## TO BE DONE
Count the lines in the items below that contain the string "woman" and reply with that number alone.

## GIVEN DATA
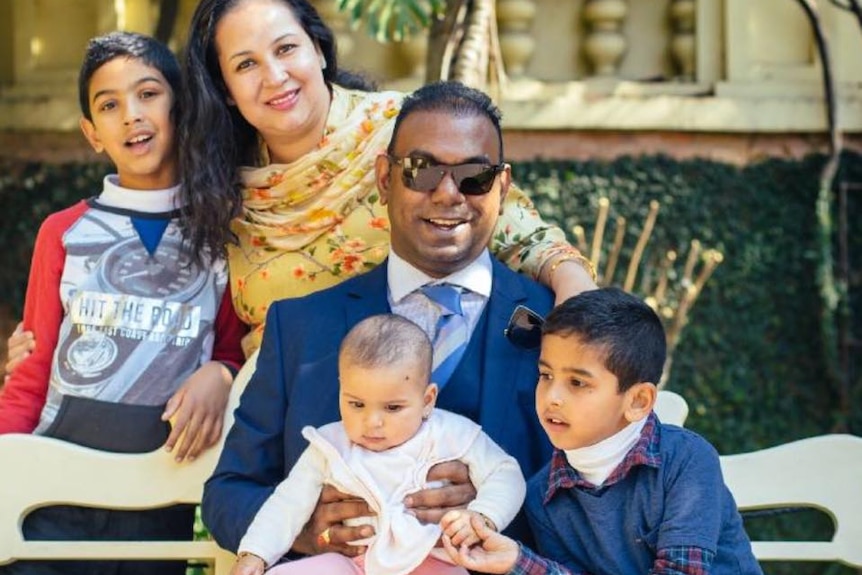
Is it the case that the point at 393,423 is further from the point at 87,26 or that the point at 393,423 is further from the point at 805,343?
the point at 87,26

==

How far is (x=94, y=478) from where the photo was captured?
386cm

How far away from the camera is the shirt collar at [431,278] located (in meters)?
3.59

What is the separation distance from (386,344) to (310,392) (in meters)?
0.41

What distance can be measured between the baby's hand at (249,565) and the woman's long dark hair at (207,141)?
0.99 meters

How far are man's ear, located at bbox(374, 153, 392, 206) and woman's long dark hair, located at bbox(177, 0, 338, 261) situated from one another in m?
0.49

## SOLUTION TO THE EXERCISE
2